El Niño es todo lo contrario a la Bestia, es puro e impredecible, está lleno de potencial si somos capaces de enseñarle y no de adoctrinarle, si creemos en él como vía al descubrimiento y a la innovación, como eje de una visión arriesgada de nuestros proyectos. Actuar sin miedo al resultado y como fórmula de experiencia y aprendizaje. El Niño es imaginación y creatividad, es un torbellino de ideas que pueden convertirse en algo que cambie el mundo y mejore la vida de las personas.

“Cuando no hay suficientes estímulos para proteger nuevas ideas, las cosas se tuercen y la Bestia se hace con el poder. La clave para impedirlo es el equilibrio”. Ed Catmull.

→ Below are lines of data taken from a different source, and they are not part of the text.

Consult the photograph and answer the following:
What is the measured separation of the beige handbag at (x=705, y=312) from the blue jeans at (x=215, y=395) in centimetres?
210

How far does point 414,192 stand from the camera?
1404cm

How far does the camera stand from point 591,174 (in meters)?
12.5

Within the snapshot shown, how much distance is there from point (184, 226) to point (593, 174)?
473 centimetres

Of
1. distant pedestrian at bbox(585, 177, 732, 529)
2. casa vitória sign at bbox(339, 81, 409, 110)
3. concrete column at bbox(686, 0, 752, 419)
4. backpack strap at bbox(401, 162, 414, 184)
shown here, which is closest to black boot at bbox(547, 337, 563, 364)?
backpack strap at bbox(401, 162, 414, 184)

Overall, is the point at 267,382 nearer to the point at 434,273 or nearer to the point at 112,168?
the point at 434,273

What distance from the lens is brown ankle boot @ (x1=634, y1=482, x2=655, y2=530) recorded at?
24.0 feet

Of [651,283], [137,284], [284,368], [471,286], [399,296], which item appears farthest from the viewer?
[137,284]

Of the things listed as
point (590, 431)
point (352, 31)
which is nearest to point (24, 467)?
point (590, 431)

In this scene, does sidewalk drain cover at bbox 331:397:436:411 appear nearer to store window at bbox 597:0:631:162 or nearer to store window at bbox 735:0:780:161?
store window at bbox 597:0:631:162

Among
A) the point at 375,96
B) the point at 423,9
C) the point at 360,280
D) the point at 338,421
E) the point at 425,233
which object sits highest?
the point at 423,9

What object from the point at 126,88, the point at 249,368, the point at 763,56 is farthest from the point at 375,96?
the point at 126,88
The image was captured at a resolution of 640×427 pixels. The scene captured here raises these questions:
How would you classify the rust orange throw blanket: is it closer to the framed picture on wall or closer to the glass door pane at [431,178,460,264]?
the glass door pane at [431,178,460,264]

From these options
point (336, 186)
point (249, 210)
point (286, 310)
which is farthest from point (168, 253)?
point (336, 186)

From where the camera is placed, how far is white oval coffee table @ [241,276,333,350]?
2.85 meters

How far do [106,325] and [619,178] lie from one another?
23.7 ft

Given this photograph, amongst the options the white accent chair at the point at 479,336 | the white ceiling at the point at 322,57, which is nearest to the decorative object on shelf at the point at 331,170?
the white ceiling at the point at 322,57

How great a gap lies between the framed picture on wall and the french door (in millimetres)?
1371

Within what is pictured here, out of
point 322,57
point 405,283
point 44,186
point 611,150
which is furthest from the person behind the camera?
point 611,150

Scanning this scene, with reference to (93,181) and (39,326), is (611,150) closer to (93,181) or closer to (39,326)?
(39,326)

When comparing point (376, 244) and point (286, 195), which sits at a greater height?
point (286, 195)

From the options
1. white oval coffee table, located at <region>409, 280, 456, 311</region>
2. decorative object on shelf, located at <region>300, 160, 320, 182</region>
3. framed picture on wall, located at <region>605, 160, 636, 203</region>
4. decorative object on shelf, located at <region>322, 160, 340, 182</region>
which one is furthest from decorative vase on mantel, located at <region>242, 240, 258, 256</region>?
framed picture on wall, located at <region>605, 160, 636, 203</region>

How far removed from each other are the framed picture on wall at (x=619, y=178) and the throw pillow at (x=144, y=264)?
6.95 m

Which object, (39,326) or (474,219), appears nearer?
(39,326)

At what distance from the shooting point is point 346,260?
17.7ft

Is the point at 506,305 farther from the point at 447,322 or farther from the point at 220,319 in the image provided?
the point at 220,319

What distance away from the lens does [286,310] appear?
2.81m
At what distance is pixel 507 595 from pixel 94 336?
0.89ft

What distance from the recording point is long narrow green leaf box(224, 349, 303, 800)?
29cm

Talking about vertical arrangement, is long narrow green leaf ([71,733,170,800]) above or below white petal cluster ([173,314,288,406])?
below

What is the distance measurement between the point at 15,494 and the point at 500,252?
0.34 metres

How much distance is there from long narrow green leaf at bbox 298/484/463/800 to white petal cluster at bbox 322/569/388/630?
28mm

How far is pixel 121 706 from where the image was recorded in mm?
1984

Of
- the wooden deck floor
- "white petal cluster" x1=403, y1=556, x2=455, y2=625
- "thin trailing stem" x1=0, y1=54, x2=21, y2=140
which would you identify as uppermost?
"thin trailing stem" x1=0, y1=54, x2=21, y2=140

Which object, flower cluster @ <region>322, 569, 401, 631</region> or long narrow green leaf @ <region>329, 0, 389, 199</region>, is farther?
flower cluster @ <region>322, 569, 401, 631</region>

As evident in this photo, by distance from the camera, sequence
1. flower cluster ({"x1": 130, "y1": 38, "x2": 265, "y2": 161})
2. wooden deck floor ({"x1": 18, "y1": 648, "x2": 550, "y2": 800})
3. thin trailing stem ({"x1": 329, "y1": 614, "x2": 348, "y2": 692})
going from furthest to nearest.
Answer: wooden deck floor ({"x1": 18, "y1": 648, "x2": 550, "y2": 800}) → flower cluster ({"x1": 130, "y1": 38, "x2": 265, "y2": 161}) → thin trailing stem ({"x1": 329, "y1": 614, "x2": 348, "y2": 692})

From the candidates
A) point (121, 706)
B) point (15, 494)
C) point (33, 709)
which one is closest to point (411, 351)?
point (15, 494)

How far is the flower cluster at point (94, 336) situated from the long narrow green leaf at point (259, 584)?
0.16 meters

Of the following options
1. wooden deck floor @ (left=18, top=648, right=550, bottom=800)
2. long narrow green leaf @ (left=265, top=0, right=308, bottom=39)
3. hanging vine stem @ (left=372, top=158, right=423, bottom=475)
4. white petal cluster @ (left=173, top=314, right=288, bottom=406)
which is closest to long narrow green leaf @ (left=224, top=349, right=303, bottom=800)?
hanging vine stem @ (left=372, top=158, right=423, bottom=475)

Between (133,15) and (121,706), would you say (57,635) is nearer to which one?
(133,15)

Al principio del post comentaba que había dos caminos, pero la realidad es que confluyen en uno solo: el equilibrio. Y esa es la parte difícil, parar a la Bestia cuando pensamos que nos arrastra como un río lo haría con un tronco. Decir ¡ya basta! cuando estemos desbordados y descontrolados por esa fuerza enérgica que nos arrastra sin nosotros quererlo. Creo que ahí está la diferencia entre las personas que logran lo que se proponen y las que no. Tener la templanza y la consciencia para parar y darle paso al Niño para experimentar y arriesgar con nuevas decisiones e intuiciones alimentadas por nuestro corazón y nuestra mente no está al alcance de cualquiera. De cualquiera no, pero sí de aquellas personas con un proyecto vital y profesional basado en la pasión por lo que hacen, con el foco puesto en lo que les importa y en las personas que les hacen crecer.

Logra el equilibrio entre la Bestia y el Niño, el objetivo es hacer algo grande: una vida extraordinaria.